The Russian Black Sea Fleet has been facing increasingly severe challenges for months. This is primarily due to regular attacks by Ukraine's armed forces, which effectively eliminate successive Russian ships.

However, this is not the only reason the Russian Federation's navy encounters escalating problems. Constructing or repairing damaged ships typically takes much longer than similar work on land equipment. Consequently, every destroyed or damaged vessel in the Black Sea Fleet is impossible to replace quickly.

It is also noteworthy that the Russians themselves admit they do not know how to defend against the threat posed by Ukrainian surface drones, according to the Bulgarian Military. The defensive forces often conduct attacks at night when the readiness of Russian crews is significantly lower than during the day. As a result, successive Russian ships are being sunk.

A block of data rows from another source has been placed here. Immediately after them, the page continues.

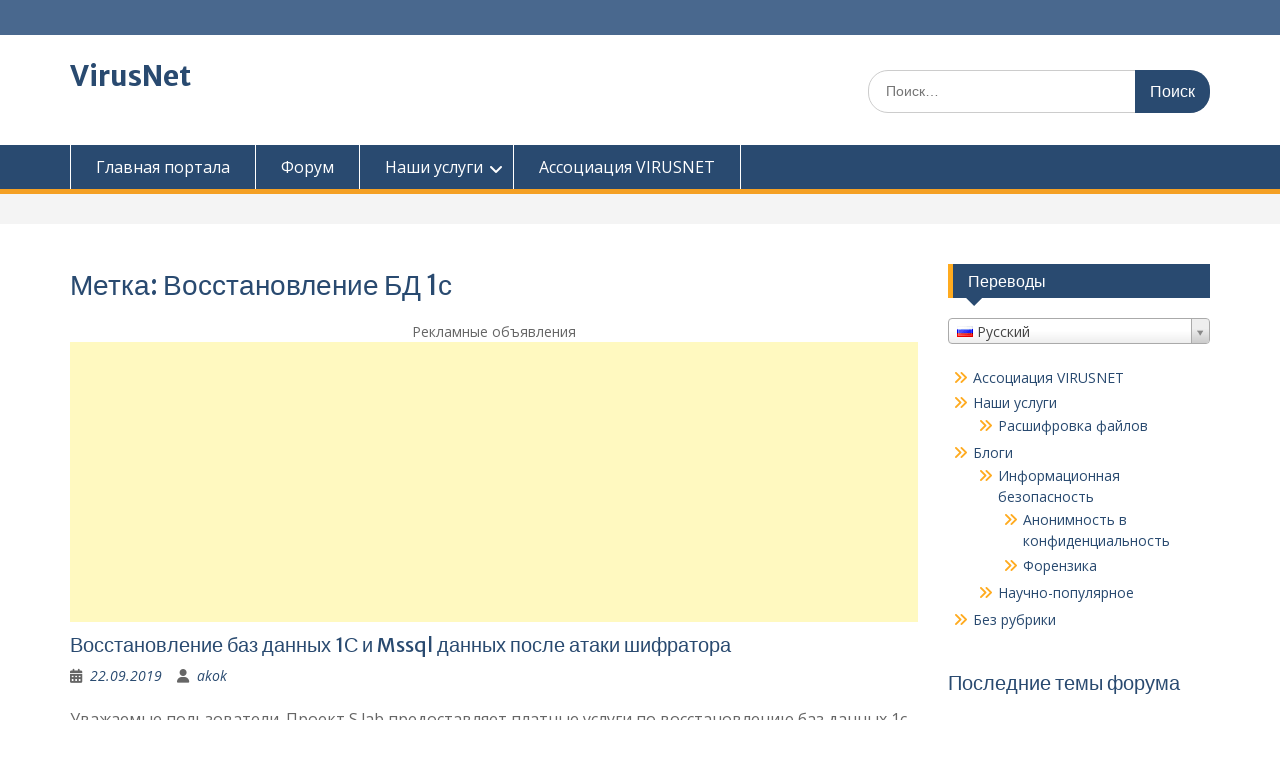

--- FILE ---
content_type: text/html; charset=utf-8
request_url: https://www.google.com/recaptcha/api2/aframe
body_size: 251
content:
<!DOCTYPE HTML><html><head><meta http-equiv="content-type" content="text/html; charset=UTF-8"></head><body><script nonce="qVxkmV447d4az3NAJPO37w">/** Anti-fraud and anti-abuse applications only. See google.com/recaptcha */ try{var clients={'sodar':'https://pagead2.googlesyndication.com/pagead/sodar?'};window.addEventListener("message",function(a){try{if(a.source===window.parent){var b=JSON.parse(a.data);var c=clients[b['id']];if(c){var d=document.createElement('img');d.src=c+b['params']+'&rc='+(localStorage.getItem("rc::a")?sessionStorage.getItem("rc::b"):"");window.document.body.appendChild(d);sessionStorage.setItem("rc::e",parseInt(sessionStorage.getItem("rc::e")||0)+1);localStorage.setItem("rc::h",'1768880911165');}}}catch(b){}});window.parent.postMessage("_grecaptcha_ready", "*");}catch(b){}</script></body></html>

The tactic Ukrainians use that the Russians can't defend against

The Russians need additional tools to help their army strengthen the protection of the Black Sea Fleet. Therefore, the authorities have commissioned the Russian company Laboratory PPSH to produce, among other things, thermal imaging systems mounted on heavy machine guns, according to Denis Oslomenko, the company's general director. These thermal imaging systems are intended to help the navy observe the waters under challenging conditions, specifically at night when Ukrainian marine drones typically attack.

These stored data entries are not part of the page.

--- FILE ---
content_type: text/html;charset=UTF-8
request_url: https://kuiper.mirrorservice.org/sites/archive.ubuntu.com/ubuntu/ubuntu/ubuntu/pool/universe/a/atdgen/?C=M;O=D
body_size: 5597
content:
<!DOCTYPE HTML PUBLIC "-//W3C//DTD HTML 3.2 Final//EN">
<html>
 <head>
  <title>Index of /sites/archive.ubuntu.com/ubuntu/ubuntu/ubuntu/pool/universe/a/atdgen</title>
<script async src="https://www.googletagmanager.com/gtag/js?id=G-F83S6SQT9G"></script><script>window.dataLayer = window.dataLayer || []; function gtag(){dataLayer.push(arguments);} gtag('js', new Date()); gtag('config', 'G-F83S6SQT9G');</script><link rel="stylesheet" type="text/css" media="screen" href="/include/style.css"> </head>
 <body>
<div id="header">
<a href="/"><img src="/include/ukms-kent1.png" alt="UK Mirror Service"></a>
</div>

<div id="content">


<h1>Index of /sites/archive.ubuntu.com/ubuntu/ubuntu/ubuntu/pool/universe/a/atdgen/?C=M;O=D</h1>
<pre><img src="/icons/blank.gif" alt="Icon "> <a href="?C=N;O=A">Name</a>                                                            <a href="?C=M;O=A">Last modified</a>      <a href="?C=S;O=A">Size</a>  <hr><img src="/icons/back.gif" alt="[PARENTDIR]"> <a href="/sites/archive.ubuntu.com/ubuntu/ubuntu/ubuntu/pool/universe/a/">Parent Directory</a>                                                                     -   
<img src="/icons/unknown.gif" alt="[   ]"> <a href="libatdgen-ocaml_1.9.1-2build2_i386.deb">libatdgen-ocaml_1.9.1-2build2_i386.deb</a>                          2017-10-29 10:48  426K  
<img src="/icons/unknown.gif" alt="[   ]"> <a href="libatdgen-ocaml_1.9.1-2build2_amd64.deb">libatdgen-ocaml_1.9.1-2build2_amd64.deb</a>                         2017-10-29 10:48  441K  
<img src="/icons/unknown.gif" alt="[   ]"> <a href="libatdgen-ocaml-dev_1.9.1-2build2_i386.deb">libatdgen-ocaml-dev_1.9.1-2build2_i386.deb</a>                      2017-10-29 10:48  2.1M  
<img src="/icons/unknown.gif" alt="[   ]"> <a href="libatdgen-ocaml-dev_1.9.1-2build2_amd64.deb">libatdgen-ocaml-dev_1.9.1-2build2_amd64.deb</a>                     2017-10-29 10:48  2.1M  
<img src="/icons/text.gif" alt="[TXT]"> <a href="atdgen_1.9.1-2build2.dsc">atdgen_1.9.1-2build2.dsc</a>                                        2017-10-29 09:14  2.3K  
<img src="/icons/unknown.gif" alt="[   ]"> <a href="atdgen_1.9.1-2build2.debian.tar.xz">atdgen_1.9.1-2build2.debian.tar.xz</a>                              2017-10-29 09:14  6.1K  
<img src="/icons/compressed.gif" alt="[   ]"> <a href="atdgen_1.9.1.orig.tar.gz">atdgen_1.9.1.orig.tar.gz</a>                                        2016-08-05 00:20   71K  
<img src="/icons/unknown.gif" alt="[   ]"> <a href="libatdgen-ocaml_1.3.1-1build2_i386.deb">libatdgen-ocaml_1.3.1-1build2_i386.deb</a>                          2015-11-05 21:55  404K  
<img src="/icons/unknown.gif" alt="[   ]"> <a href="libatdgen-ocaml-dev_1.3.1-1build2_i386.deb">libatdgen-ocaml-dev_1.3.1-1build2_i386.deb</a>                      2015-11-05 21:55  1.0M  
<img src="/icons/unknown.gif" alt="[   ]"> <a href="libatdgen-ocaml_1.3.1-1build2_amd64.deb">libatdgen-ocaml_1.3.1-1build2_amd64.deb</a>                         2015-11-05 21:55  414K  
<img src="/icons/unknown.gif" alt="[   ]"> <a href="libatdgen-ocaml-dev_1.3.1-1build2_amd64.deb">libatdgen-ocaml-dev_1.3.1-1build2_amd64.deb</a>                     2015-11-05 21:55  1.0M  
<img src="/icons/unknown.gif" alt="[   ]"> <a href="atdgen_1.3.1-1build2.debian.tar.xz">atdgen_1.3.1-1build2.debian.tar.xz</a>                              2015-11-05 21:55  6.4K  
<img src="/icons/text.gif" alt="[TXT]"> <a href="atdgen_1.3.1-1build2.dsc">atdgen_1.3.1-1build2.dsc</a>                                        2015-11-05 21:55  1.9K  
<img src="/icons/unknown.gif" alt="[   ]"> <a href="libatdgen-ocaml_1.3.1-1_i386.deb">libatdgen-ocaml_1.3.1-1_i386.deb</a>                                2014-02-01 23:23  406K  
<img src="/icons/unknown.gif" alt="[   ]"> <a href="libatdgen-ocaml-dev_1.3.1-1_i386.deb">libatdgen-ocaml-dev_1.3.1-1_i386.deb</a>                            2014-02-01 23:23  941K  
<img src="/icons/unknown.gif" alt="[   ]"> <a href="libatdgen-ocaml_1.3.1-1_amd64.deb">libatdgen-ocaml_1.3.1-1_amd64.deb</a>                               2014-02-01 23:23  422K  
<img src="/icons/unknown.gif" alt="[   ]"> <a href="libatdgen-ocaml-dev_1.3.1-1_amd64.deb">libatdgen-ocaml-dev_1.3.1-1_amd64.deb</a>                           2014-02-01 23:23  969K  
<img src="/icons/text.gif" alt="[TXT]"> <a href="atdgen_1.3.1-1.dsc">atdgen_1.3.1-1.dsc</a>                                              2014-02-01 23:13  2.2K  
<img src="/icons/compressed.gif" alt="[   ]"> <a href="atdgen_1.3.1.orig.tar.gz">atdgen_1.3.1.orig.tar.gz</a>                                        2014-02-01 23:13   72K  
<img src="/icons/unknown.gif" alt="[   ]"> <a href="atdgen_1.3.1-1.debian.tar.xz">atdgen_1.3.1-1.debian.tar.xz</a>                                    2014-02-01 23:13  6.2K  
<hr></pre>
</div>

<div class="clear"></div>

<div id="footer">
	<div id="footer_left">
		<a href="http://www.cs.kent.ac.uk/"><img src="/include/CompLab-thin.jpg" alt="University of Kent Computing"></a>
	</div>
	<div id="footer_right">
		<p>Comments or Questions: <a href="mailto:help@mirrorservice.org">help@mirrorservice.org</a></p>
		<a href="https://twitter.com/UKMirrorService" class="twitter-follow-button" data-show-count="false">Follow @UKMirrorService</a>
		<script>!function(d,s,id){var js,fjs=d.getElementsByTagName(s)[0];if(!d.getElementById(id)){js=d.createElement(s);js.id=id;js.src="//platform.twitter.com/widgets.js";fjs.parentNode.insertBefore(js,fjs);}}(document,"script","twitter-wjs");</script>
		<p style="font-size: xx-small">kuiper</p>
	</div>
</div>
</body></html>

Oslomenko emphasizes that the Russians struggle to defend against drones due to the "problem of lacking thermal imaging equipment among soldiers." He notes, however, that equipping the army with thermal sights and targeting systems, which the Russian authorities are seeking, will not completely solve the challenge posed by Ukrainian activity in the Black Sea. "These systems will not completely stop Ukrainian drones, but they will significantly reduce their effectiveness," he says.

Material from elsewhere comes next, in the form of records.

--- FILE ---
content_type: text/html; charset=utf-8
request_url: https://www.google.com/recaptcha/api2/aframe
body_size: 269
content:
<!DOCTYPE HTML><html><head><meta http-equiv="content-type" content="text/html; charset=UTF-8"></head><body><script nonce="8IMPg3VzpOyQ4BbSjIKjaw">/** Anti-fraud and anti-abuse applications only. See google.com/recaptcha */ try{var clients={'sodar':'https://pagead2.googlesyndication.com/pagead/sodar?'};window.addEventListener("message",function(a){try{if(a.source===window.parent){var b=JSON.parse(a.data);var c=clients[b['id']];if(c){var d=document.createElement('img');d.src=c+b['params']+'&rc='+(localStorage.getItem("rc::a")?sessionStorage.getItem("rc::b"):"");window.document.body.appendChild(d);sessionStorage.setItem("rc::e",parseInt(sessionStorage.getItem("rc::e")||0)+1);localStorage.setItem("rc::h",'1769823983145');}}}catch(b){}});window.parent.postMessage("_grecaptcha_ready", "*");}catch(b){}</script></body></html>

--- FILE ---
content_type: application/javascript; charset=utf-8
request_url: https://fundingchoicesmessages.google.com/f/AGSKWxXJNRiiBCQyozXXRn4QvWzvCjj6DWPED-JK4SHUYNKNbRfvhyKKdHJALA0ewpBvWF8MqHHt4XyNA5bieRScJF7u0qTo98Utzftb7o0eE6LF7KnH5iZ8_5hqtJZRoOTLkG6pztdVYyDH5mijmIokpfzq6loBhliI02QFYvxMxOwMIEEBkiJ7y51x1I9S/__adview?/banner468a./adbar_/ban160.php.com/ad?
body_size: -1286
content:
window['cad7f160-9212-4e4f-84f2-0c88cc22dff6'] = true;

The thermal sights developed by Laboratory PPSH are intended to enhance the capabilities of the Russian Federation's army by extending the detection range of targets. This range is expected to be over 0.6 miles. Additionally, all soldiers on Russian ships should be equipped with thermal binoculars to report approaching drones. Currently, the Russians are not adequately handling this problem and are unable to fend off attacks by Ukrainians.

Russians practice shooting at Ukrainian marine drones
Russians practice shooting at Ukrainian marine drones© Bulgarian Military

Meanwhile, the Ukrainians primarily use Magura V5 drones for military actions against Russia. These popular marine drones are over 16 feet long and about 5 feet wide, allowing them to carry a heavy explosive load. Additionally, to make them harder to shoot down, they can accelerate to up to 50 mph speeds. The Ukrainians regularly upgrade these drones, mounting, among other things, R-73 missiles on them.